By 1945, the Gottscheer re-settlers and their Mannschaft protectors were overwhelmingly outnumbered and outgunned at Rann, as the German army found itself at the end of its conquest.  The Gottscheer at Rann were completely isolated from the news of the war and the world, having no newspapers, radio stations or any other method of learning the day’s events.  The announcement of Adolf Hitler’s suicide in the Fuhrerbunker at Berlin was received by the Gottscheer with disbelief.  Even more shocking was the news a week later that Germany had surrendered on May 7, 1945 at Reims, France.

The news came first to the members of the German military, including the Mannschaft.  All members of the German army were ordered to lay down their arms and surrender to the Allied forces.  By this time, the primary Allied forces in the former Yugoslavia were Josip Tito’s Partisans.  While surrender to the British or American forces was considered the best alternative for the defeated Germans, surrender to Tito’s Partisans was very risky.  German soldiers and the Mannschaft members discarded not only their weapons, but also their uniforms, military identification and anything that would identify them as members of the Reich, as thousands of German soldiers attempted to assimilate themselves among the civilian population in an attempt to escape their victors.

On May 8th, the word spread through Rann like wildfire. The war was over, Germany was vanquished, and all of the Gottscheer, considered to be enemy occupiers by the soon-to-be ruling Partisans, must leave Yugoslavia, forever.  The Gottscheer were told to take only the most essential belongings with them on their exodus from their homeland.  Most importantly, they must make haste.  The next day the long lines of refugees began gathering for their journey.  The heavily armed Partisans were carefully scrutinizing the refugees, hoping to ferret-out any Nazi soldiers who were attempting to escape the consequences of their roles in the Reich.

The group of settlers to which the Meditz family belonged were told that they must leave Yugoslavia, and their next destination would be a Displaced Persons Camp (DPC) in Austria.  While some settlers began their journey with wagons packed with the meager possessions that had survived their first move and the war, Tito’s Partisans soon relieved them of all of their belongings. Anecdotal stories tell of Partisan soldiers stripping clothes and shoes from fleeing refugees.  Within days of beginning their exodus, most of the Gottscheer were left with no belongings.

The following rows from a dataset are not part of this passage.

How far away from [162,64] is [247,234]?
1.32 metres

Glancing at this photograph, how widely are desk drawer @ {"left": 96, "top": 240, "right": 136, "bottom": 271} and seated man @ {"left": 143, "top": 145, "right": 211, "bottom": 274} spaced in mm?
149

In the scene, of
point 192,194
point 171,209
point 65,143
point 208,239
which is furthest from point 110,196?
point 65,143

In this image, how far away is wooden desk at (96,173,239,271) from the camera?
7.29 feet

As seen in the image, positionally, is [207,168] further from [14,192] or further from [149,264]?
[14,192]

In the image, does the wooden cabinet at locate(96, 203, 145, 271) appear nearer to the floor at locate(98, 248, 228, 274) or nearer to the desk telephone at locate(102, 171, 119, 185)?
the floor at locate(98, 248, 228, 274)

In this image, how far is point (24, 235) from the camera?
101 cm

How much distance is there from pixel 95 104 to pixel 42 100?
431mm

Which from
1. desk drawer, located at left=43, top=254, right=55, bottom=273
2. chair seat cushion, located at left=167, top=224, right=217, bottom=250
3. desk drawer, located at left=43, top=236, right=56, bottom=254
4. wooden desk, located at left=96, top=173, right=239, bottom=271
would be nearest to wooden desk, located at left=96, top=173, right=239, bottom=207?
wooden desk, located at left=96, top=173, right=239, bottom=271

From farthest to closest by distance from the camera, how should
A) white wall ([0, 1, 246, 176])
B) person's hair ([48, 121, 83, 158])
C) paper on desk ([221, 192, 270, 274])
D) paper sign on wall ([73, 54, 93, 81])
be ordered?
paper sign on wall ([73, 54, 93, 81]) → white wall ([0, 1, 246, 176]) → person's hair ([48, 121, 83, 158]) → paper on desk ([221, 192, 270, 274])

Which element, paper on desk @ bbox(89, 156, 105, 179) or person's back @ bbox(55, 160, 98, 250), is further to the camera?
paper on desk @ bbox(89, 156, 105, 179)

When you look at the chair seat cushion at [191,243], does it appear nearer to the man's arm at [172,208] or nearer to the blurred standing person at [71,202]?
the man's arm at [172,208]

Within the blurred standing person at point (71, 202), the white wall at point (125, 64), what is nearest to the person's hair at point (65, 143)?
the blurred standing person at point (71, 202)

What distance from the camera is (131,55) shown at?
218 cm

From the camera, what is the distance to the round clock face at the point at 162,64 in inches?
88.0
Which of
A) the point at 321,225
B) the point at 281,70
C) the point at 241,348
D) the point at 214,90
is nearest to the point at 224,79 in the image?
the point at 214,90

The journey for the caravans of refugees became more difficult with every day of travel. Food was scarce, if it could be found at all.  The Partisans kept the caravans moving at gunpoint, and if any of the refugees died, there was no opportunity for families to bury their dead; they were just thrown to the side of the road.

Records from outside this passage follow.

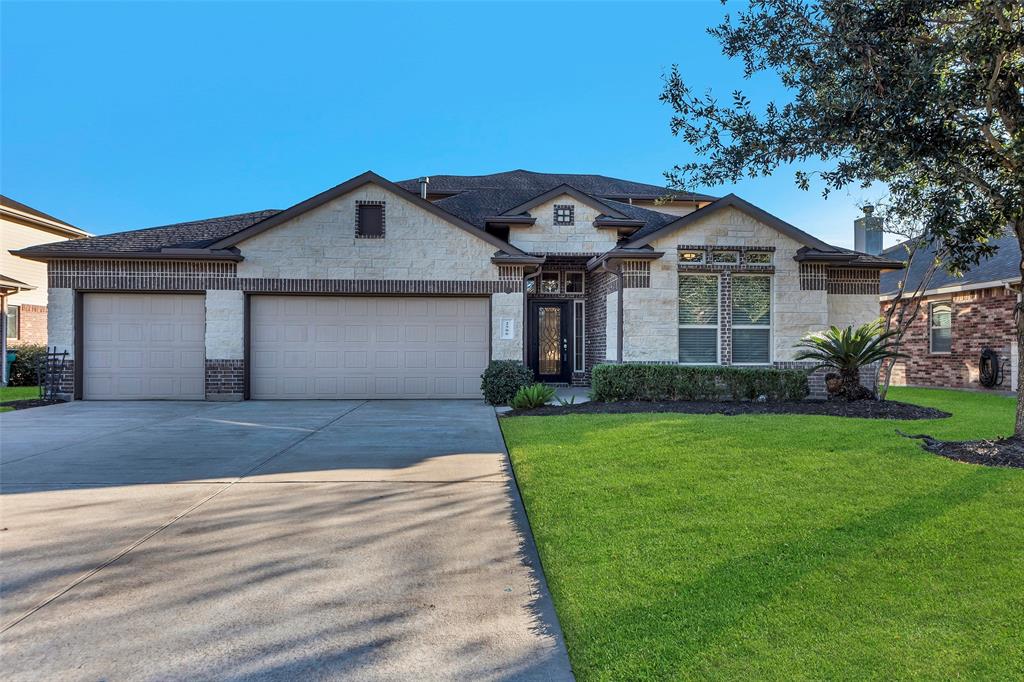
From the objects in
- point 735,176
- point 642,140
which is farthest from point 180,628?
point 642,140

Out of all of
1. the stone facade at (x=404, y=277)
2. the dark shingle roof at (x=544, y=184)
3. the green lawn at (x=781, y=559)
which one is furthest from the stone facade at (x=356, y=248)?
the dark shingle roof at (x=544, y=184)

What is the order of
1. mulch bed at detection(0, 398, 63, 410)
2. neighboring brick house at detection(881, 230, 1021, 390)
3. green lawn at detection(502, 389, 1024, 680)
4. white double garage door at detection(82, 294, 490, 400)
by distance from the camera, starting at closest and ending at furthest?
green lawn at detection(502, 389, 1024, 680)
mulch bed at detection(0, 398, 63, 410)
white double garage door at detection(82, 294, 490, 400)
neighboring brick house at detection(881, 230, 1021, 390)

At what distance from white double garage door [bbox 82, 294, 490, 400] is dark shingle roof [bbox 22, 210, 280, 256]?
3.65ft

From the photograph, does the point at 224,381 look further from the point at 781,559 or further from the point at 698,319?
the point at 781,559

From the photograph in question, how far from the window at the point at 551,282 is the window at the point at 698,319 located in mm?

The caravan to which the Meditz family belonged traveled 130 miles on foot until they finally crossed the Austrian border some twenty-miles south of Villach, their ultimate destination.  The journey from Rann took nearly a month.  Friedrich’s sixteenth birthday came and went while on the refugees’ road to Austria.

There were thousands of refugees attempting to enter Austria, and initially there was chaos along the border. Included in the millions of refugees in eastern Europe were Axis combatants and prisoners of war, concentration camp and labor camp prisoners, and the civilians residing in nations which were dissolved during the war. The refugees were sorted by classification and assigned to camps, generally.  Former members of the German military, for example, were placed in separate camps, as were former prisoners of the Reich. Hundreds of Displaced Persons Camps were established in Germany, Austria, Italy, and other European nations in an effort to help the war’s refugees to return home. The United Nations Relief and Rehabilitation Administration (UNRRA) managed all of the refugee camps in Europe with assistance from the Red Cross; and the task was monumental. Camps were established in former military barracks, prisoner of war camps, and even some former concentration and labor camps.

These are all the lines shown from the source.